日本映画は平山秀幸監督の「太平洋の奇跡−フォックスと呼ばれた男」、韓国映画は「私の頭の中の消しゴム」のイ・ジェハン監督の「戦火の中へ」と奇しくも同時期の公開となり、日韓それぞれの戦争映画を見ることが出来た。「太平洋〜」は文字どおり太平洋戦争、「戦火」は朝鮮戦争が題材となっている。

共通して言えることは、敗戦の瞬間と全滅(全員戦死ではないが)の瞬間を描いているところだ。「太平洋〜」は敗戦濃厚な南方戦線で、アメリカ軍に対し必死に抵抗を繰り広げる小隊と、それを指揮する隊長の物語。終戦を迎えていながら、負けを認めず降伏を受け入れない兵隊たちと、現実の敗戦の間で苦しむ。どう尊厳を持ちながら降伏を受け入れるかが、ラストの見せ場。

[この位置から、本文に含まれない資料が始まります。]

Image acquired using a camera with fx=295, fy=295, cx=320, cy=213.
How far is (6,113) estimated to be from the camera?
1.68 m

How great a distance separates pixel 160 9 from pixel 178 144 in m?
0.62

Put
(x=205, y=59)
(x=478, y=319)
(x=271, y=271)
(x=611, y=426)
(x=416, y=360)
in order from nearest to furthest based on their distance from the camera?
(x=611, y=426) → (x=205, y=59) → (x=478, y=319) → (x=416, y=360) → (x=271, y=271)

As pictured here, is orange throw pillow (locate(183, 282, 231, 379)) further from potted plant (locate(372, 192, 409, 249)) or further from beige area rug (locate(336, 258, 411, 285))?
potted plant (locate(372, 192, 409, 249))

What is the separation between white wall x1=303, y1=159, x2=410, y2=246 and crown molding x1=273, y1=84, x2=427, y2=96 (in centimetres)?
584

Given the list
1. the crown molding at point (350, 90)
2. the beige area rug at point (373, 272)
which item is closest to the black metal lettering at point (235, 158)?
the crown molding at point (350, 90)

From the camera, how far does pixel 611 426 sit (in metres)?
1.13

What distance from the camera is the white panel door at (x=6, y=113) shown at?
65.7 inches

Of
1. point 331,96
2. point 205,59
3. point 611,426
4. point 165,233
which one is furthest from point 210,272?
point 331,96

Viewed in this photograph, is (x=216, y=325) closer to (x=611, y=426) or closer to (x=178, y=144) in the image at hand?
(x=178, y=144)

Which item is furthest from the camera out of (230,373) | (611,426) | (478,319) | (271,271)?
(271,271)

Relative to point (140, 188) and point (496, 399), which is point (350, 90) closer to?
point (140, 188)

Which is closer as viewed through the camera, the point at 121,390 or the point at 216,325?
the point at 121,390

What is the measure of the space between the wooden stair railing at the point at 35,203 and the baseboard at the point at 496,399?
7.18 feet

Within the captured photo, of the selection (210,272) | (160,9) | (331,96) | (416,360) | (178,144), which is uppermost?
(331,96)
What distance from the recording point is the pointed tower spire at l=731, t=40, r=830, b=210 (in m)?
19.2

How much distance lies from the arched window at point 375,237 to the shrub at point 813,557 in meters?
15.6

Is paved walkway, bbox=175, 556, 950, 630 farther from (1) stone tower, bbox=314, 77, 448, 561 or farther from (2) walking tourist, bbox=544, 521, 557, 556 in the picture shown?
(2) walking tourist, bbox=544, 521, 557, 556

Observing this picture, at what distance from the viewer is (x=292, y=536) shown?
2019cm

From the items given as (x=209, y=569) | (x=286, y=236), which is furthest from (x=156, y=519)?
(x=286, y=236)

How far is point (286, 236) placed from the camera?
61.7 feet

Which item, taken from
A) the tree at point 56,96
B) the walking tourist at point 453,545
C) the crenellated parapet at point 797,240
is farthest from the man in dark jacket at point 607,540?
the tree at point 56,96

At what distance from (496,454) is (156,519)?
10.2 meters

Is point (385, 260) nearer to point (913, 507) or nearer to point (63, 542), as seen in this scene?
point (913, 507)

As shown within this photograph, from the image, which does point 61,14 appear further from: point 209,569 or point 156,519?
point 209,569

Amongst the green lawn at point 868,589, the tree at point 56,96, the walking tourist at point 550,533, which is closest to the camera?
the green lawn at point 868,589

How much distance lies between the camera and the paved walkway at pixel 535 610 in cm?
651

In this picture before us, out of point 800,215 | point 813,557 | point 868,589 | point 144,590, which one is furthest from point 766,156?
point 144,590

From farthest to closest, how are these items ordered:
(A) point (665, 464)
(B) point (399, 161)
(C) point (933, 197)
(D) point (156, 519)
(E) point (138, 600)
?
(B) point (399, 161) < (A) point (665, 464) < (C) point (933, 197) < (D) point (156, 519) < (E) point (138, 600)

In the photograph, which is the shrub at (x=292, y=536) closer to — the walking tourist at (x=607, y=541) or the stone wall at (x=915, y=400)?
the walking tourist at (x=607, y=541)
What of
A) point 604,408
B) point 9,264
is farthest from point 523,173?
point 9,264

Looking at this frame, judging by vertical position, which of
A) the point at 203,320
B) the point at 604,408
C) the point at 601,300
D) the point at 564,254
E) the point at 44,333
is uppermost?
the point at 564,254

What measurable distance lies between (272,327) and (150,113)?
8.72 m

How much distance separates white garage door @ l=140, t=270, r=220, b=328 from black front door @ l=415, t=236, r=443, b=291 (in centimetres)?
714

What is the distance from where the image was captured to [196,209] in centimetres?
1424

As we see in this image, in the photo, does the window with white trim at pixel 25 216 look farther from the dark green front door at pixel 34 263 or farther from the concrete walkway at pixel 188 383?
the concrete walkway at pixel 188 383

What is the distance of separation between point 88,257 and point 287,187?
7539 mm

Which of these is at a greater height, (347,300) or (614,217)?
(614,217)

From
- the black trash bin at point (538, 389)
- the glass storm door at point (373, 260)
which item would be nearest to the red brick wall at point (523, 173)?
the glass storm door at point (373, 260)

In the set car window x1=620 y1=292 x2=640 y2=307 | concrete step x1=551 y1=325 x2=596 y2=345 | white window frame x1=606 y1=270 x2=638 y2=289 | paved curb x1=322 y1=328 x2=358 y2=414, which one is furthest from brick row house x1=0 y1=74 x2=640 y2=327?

「戦火」は北朝鮮の猛攻に対し、劣勢に立たされた韓国軍の最後の兵隊、学徒兵71名全滅という衝撃の史実の物語。学徒出陣映画といえば、日本では岡本喜八監督の「英霊たちの応援歌」(この映画、もっと評価されていいと思う!)をはじめ数多くあるが、同じような(韓国は高校生のようだ)ことが朝鮮戦争であったことを初めて知った。そう、直接的に日本が関わったわけではない戦争のため(もっと知らなければいけないのだが)無知な部分が多い。

実は朝鮮戦争を教わったのはアメリカ映画から(中身ではなく、そこに戦争が起こったという事実)。ピーター・ボグダノヴィッチ監督の「ラストショー」だった。「アメリカン・グラフィティ」が明日ベトナムへ行く若者たちの一夜の物語のように、「ラスト〜」も明日、朝鮮戦争へ行く若者たちの青春だ。その町の映画館の最後の上映「赤い河」が失われゆく平和なアメリカの象徴として登場する。また近年ではイーストウッドの「グラントリノ」の主人公コワルスキーは朝鮮戦争(その後ベトナムも)へ行き、アジア人と戦争してきた男としてリアルに描かれていて、記憶に新しい。

「太平洋〜」でもリアルに感じたのは、こうした敗戦を受け入れない兵、もしくは知らずに逃げ回っていた兵の中から、戦後ずいぶん経ってから日本に帰還された、横井さんや小野田さんが生まれてしまったという悲劇だ。自分の記憶の中では中学生になろうとしていた。その時点でまだ戦争は終わっていなかったという事実が怖かった。映画の中では唐沢寿明扮するやくざな兵隊が、その敗戦を拒否する兵としてディフォルメして描かれ、これまた岡本喜八監督の「独立愚連隊」を思わせる。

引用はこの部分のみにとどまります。